Fragmento del documento:
• • • • • • •

Nuestra Constitución reconoce en su artículo 22 el derecho de asociación y lo hace en términos de tal amplitud que sólo lo limita para prohibir las asociaciones secretas y las de carácter paramilitar, así como para declarar ilegales las asociaciones que persigan fines o utilicen medios tipificados como delito. El derecho a crear partidos políticos se restringe indebidamente, a mi modo de ver, cuando se exige, como lo hace el artículo 2 del anteproyecto, que sus promotores no hayan sido condenados por asociación ilícita o por alguno de los delitos graves previstos en los títulos XXI a XXIV del Código Penal (que son un gran número y abarcan, entre otros muchos, conductas como la del funcionario que intercepta correspondencia, la de quienes hagan resistencia activa grave a cualquier funcionario público o los que causaren daños que interrumpan el servicio postal, instalaciones de telecomunicaciones, suministro de agua, gas y electricidad o las vías férreas, por poner algunos ejemplos cuya razón para impedirles constituir partidos no consigo imaginarme).

Creo, además, que esa norma peca de inconstitucionalidad desde otra perspectiva, puesto que la restricción de un derecho constituye una concreta pena (inhabilitación especial), cuando nuestro Código Penal la sujeta a un tiempo máximo de veinte años (artículo 40) y ha de imponerse, como toda pena, en el marco de un proceso penal con las garantías que le son propias (entre ellas la sujeción al principio de legalidad penal reconocido en el artículo 25-1 de nuestra Constitución), en tanto que aquí sería de duración ilimitada e impuesta fuera de un proceso de esa naturaleza. La vulneración sería aún más clara si se toman en cuenta condenas por conductas efectuadas antes de la vigencia de la nueva ley (lo que tiene suma importancia para valorar la efectividad real que puede tener, a corto o medio plazo, una norma como la expuesta).

• • • • • • •

Tarea 1: Reescribe el fragmento sobre el derecho a crear partidos políticos. Empieza en las palabras que contienen "Creo, además, que" y termina después de "como la expuesta).", poniendo "quince años" en lugar de "veinte años".
Tarea 2: Prosigue el fragmento sobre el derecho a crear partidos políticos a partir del punto en que se detiene.

Datos proporcionados:
• • • • • • •

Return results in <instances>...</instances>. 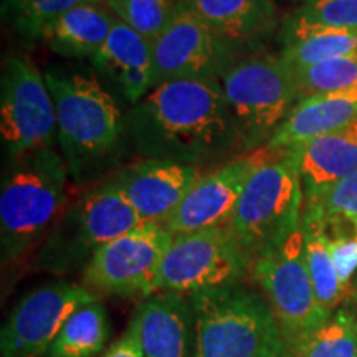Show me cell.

• • • • • • •

Respuesta esperada 1:
Creo, además, que esa norma peca de inconstitucionalidad desde otra perspectiva, puesto que la restricción de un derecho constituye una concreta pena (inhabilitación especial), cuando nuestro Código Penal la sujeta a un tiempo máximo de quince años (artículo 40) y ha de imponerse, como toda pena, en el marco de un proceso penal con las garantías que le son propias (entre ellas la sujeción al principio de legalidad penal reconocido en el artículo 25-1 de nuestra Constitución), en tanto que aquí sería de duración ilimitada e impuesta fuera de un proceso de esa naturaleza. La vulneración sería aún más clara si se toman en cuenta condenas por conductas efectuadas antes de la vigencia de la nueva ley (lo que tiene suma importancia para valorar la efectividad real que puede tener, a corto o medio plazo, una norma como la expuesta).

Respuesta esperada 2:
Ese menoscabo del derecho de asociación también se produce, a mi entender, con el establecimiento de causas de disolución de los partidos distintas a los supuestos de limitación de ese derecho señalados en el artículo 22, como desde luego es la tercera de las previstas en el artículo 9 del anteproyecto ('cuando no respete en sus actividades los principios democráticos y los valores constitucionales'), puesto que si con ello se quiere añadir algo distinto a la persecución de fines o utilización de medios que sean delictivos, como parece (a tenor de las reglas contenidas en los apartados 3 y 4 del art. 8), rebasa los límites constitucionalmente señalados. También se restringe indebidamente el derecho de asociación con la regla del art. 11 del anteproyecto, que impide la creación de un partido que continúe la actividad de otro declarado ilegal y disuelto, ya que su ilicitud sólo puede venir por su propia conducta (que, en estos casos, sólo serán sus estatutos), sin que pueda ser elemento relevante la mera similitud de sus proyectos políticos o de las personas que los dirigen.

La disolución de un partido o la imposibilidad de constituir otro por causas no previstas directamente en la Constitución tiene una vertiente distinta, que no afecta a quienes lo crean o militan en él, sino a quienes se identifican con el proyecto político que representa y le dan su expreso apoyo a través del voto, que quedan impedidos de poder hacerlo. El derecho de los ciudadanos a participar, directa o indirectamente, en los asuntos públicos, que garantiza el artículo 23 de nuestra Constitución quedaría conculcado, a mi modo de ver, con una disolución de esas características o con una medida como la prevista en la disposición adicional segunda del anteproyecto, que impide la presentación de candidaturas por agrupaciones de electores que vengan a continuar la actividad de un partido declarado ilegal.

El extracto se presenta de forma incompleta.